Franz Reuleaux [fʁants ʁœlo] (30 September 1829 – 20 August 1905), was a mechanical engineer and a lecturer of the Berlin Royal Technical Academy, later appointed as the President of the Academy. He was often called the father of kinematics. He was a leader in his profession, contributing to many important domains of science and knowledge.
Franz Reuleaux was born in Eschweiler in Germany (at the time part of Prussia). His father and grandfather were both machine builders. His technical training was at the Karlsruhe Polytechnic School. He then studied at universities in Berlin and Bonn.

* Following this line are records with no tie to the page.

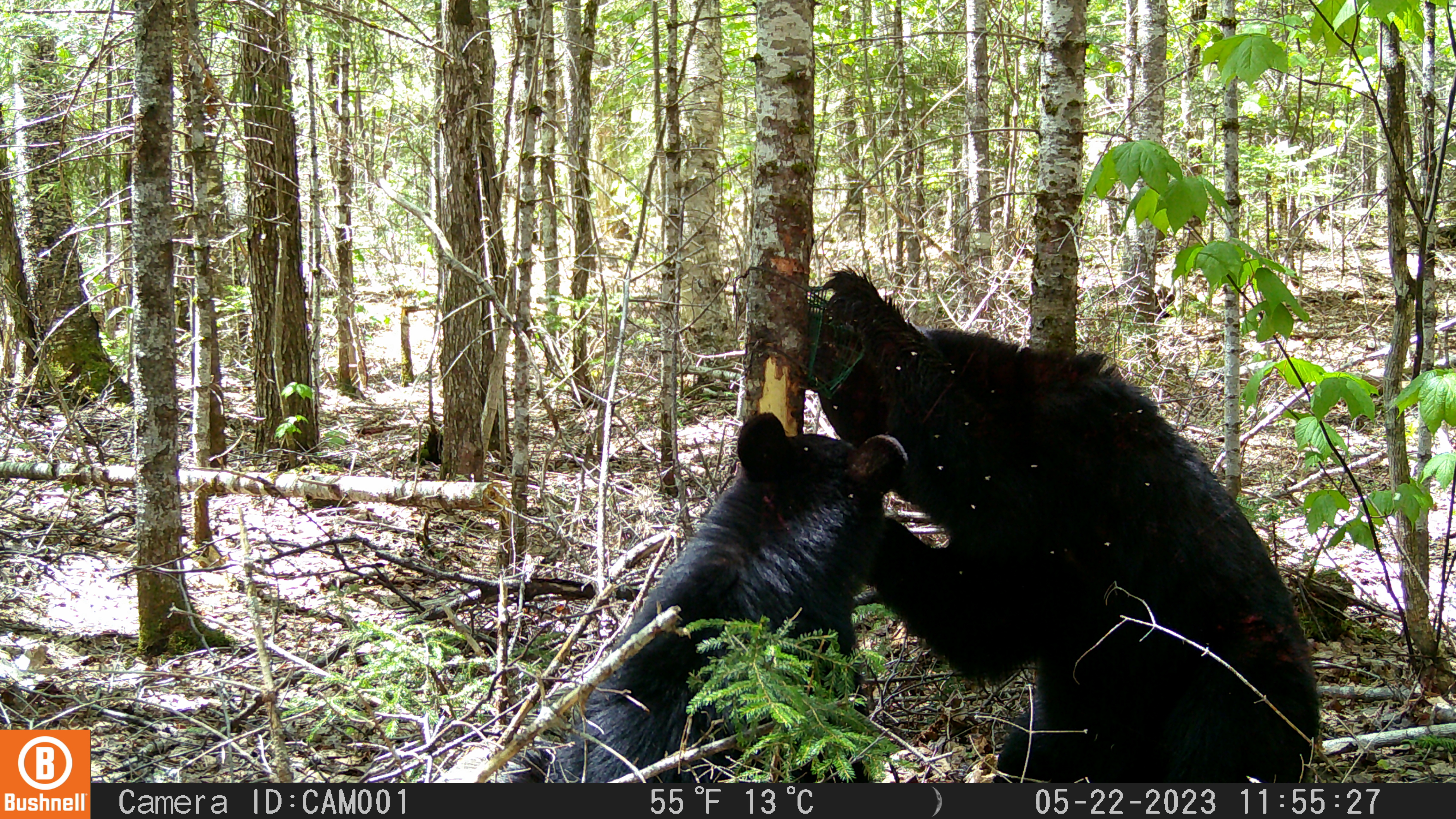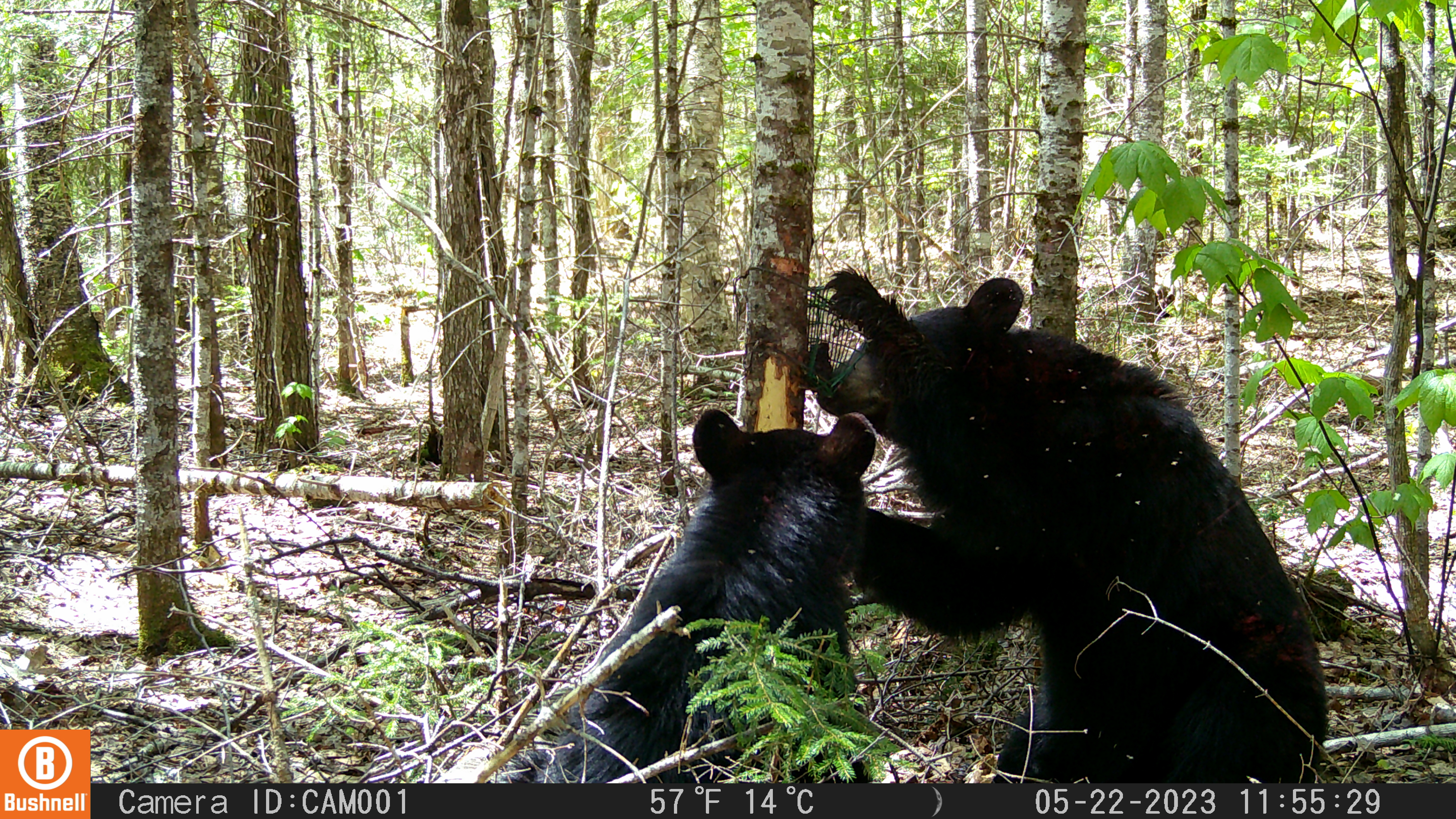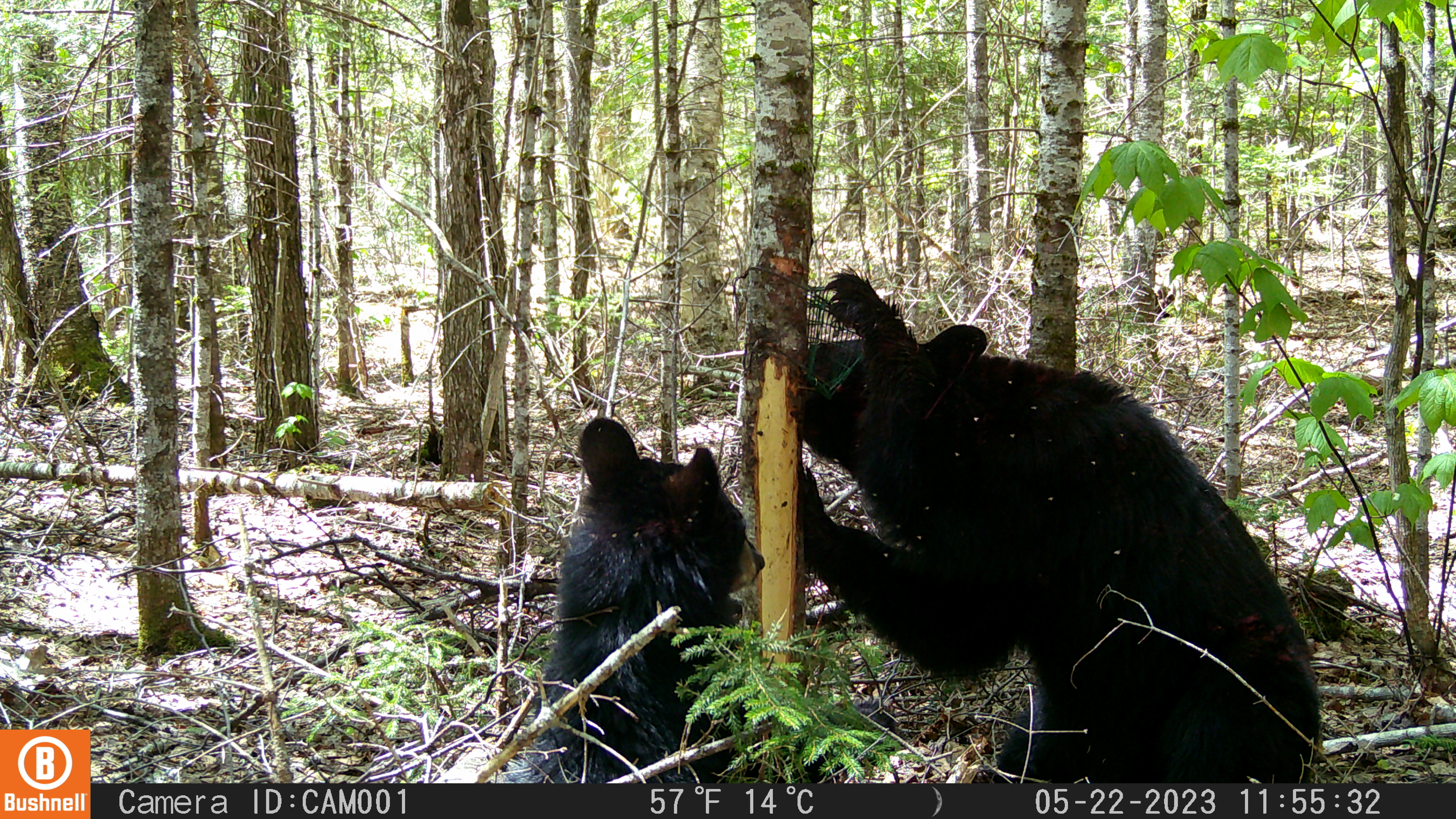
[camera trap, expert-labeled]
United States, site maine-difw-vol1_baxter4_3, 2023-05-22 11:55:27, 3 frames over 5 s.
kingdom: Animalia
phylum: Chordata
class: Mammalia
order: Carnivora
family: Ursidae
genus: Ursus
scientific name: Ursus americanus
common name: black bear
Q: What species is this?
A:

After a time spent in the family business he became a professor at the Swiss Federal Institute in Zurich. Eventually, in 1879 he became Rector at the Königs Technischen Hochschule Berlin – Charlottenburg. This was a major technical institute, with about 300 professors. He became widely known as an engineer-scientist — a professor and industrial consultant, education reformer and leader of the technical elite of Germany.
Reuleaux was the appointed chairman of the German panel of judges for the Sixth World Industrial Fair opened in Philadelphia on 10 May 1876. He admitted that German-made goods were far inferior to those of other countries and that German industry's guiding principle was “billig und schlecht” (English: cheap and shoddy). This shook business and evoked wide comment in the press.
Reuleaux served on several international juries and commissions and considerably involved in formation of a patent system, as he was active in German politics.
He was a member of the Royal Swedish Academy of Sciences from 1882.
Reuleaux believed that machines could be abstracted into chains of elementary links called kinematic pairs. Constraints on the machine are described by constraints on each kinematic pair, and the sequence of movements of pairs produces a kinematic chain.